La situation de sélection, sa mise en scène et l'ensemble des procédures qu'elle produit sont pleinement significatifs de la disposition plus ou moins « naturelle » de toute entreprise à être à la hauteur des valeurs qu'elle avance. Les halls d'entrée, les plaquettes d'accueil, les sites Internet, les modalités des entretiens ne sont que des signes mis à l'épreuve de leur pertinence, de leur signification, avec la réalité de l'expérience de l'embauche vécue par le candidat. La sémiologie parle d'homologie entre les différents modes d'expression de l'entreprise, elle parle aussi d'épreuves de véridicité et de sanctions.
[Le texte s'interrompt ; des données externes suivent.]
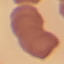

result = no malaria parasites seen
stain = Giemsa
preparation = thin blood smear
image type = automatically extracted cell patch, resized to 64 × 64 pixels
capture = smartphone camera at the microscope eyepiece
Point out each malaria parasite.
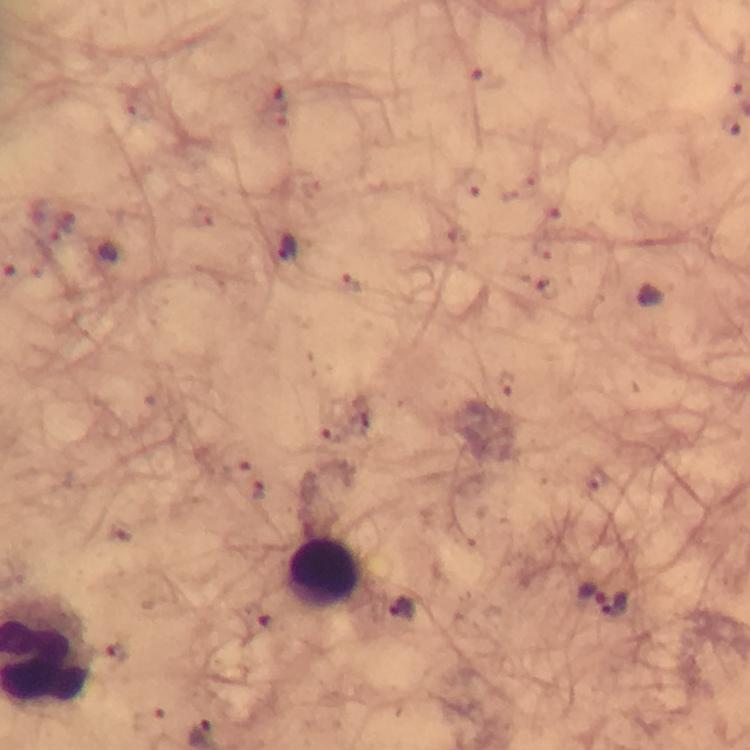
Approximate centers as (x, y) in pixels.
Malaria parasites: (480, 73), (729, 125), (474, 182), (61, 227), (286, 248), (349, 281), (549, 288), (650, 294), (506, 384), (332, 433), (260, 491), (593, 591), (616, 602), (257, 618).

Leukocyte locations: (324, 574). Thick smear. Giemsa stain. Immersion oil applied. Cropped region of a single field of view. Image is 750×750 pixels. Smartphone photograph taken through a microscope. At 100x magnification. From a diagnostic examination for malaria.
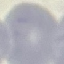 Result: negative for malaria parasites. Giemsa-stained preparation. Thin blood smear. Cell patch, automatically extracted from a larger field of view and resized to 64 × 64 pixels. Acquired by smartphone through the microscope eyepiece.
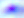
Toxoplasma gondii is shown. 400x magnification. Photomicrograph.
Assess this cell for malaria.
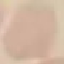
It is uninfected.

stain: Giemsa
image_type: cell patch, automatically extracted from a larger field of view and resized to 64 × 64 pixels
preparation: thin blood film
capture: smartphone through the microscope eyepiece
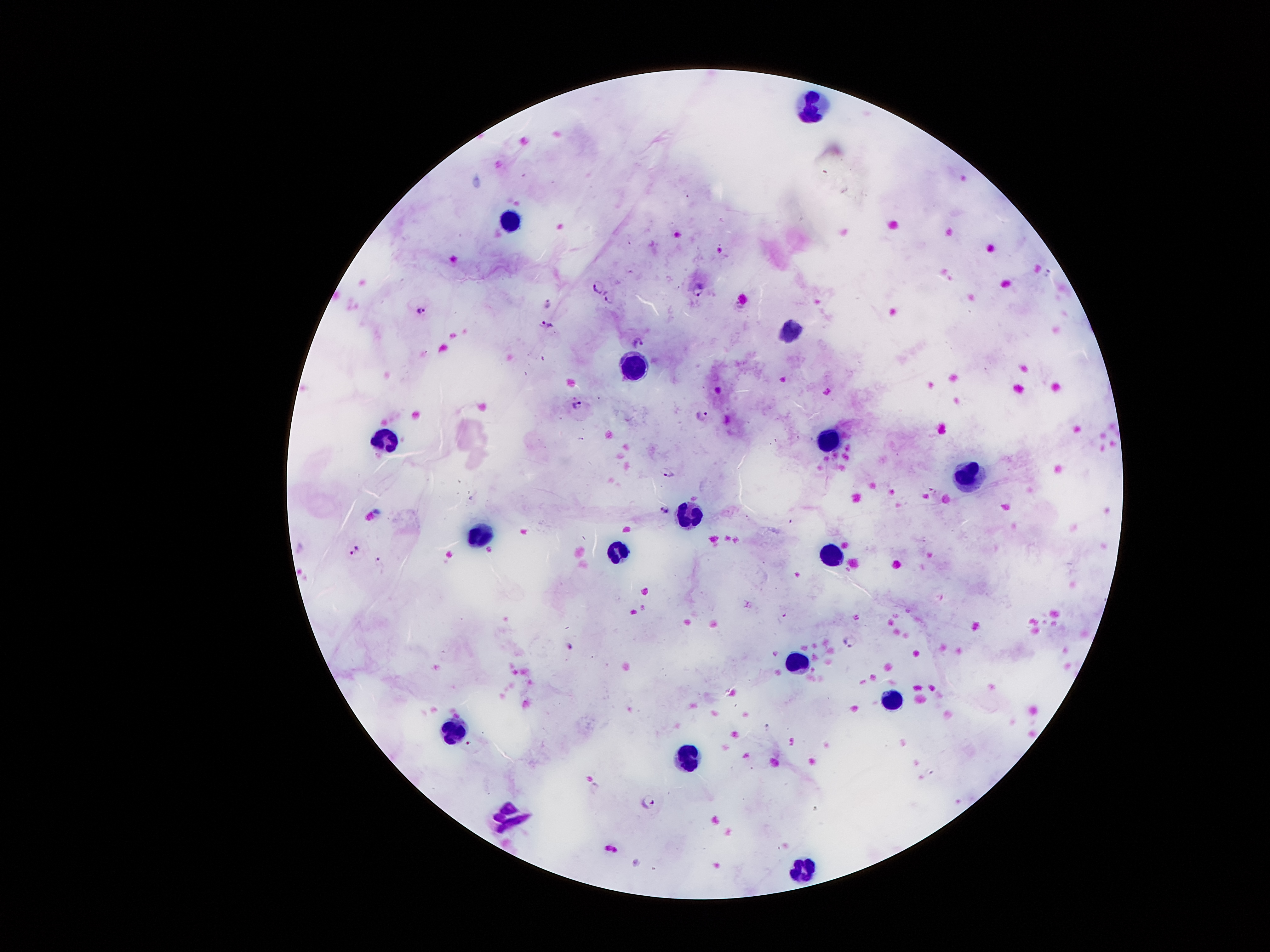

Approximate centers as [x, y] in pixels.
Summary:
  - Plasmodium parasite locations: [597, 286], [697, 288], [606, 299], [547, 305], [423, 308], [546, 322], [637, 342], [577, 404], [702, 414], [666, 471], [665, 511], [355, 550], [851, 642], [570, 645], [649, 800]
  - Leukocyte locations: [810, 105], [510, 219], [782, 333], [635, 369], [386, 442], [822, 442], [969, 474], [690, 514], [477, 534], [621, 553], [830, 556], [794, 664], [893, 694], [447, 732], [690, 753], [511, 813], [802, 864]
  - Magnification: 100x
  - Patient malaria status: infected with Plasmodium falciparum
  - Capture: smartphone camera through the microscope eyepiece
  - Image size: 1270×952 pixels
  - Stain: Giemsa
  - Preparation: thick blood film
  - Field of view: one from this slide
Plus encore, toute entreprise est elle-même le produit d'une sélection. Les réalités d'une entreprise sont homologues entre elles, elles expriment les sens ou valeurs qui l'animent depuis son origine et qui font sa cohérence. Son architecture, son style de management, ses procédures, tous les signes qu'elle donne font sens. On retrouve dans tous les registres de son activité l'intentionnalité première qui a amorcé et orienté sa constitution : l'entreprise est une « personne morale ». Elle est soumise à une loi de sélection qui lui est « naturelle », c'est-à-dire au choix, à l'élection ou à l'élimination, de la part de ses clients, de ses partenaires financiers, de ses fournisseurs. L'entreprise peut avoir une personnalité forte et enracinée ou n'être qu'un modèle standard anonyme, facilement dé-localisable. Elle peut résister à l'élimination par émergence de ses innovations, par le maintien de ses exigences comme elle est peut-être victime de la loi du plus fort et non pas parce qu'elle est plus faible, mais souvent parce qu'elle est trop « culturelle », trop humaniste pour ainsi dire.

La tentation de jouer un jeu « animaliste » en appliquant la loi de la sélection naturelle peut faire perdre aux entreprises humaines leur principe de verticalité. L'argument de la compétitivité leur donne une légitimité de puissance et de force mais non de valeur, confusion classique. La sélection « naturelle », réduite à l'élimination, peut prendre le pas sur une sélection « élective » qui favorise le choix conscient donc la réflexion, compétence qui témoigne justement de la dimension culturelle de l'entreprise.

La sémiologie permet de mieux aborder le caractère ambivalent de la notion de sélection, à la fois naturelle et culturelle, à l'image de la condition humaine. L'oeil sélectif du lecteur aura saisi la réflexion ouverte par cette approche sur le monde de l'entreprise et son recours naturel à la sélection et ce qu'elle en fait dans sa dimension culturelle. L'observation des gestes les plus simples conduit à saisir les différences d'intention en toute situation, et nous permet alors de sélectionner celles qui nous rendent meilleurs ou plus forts.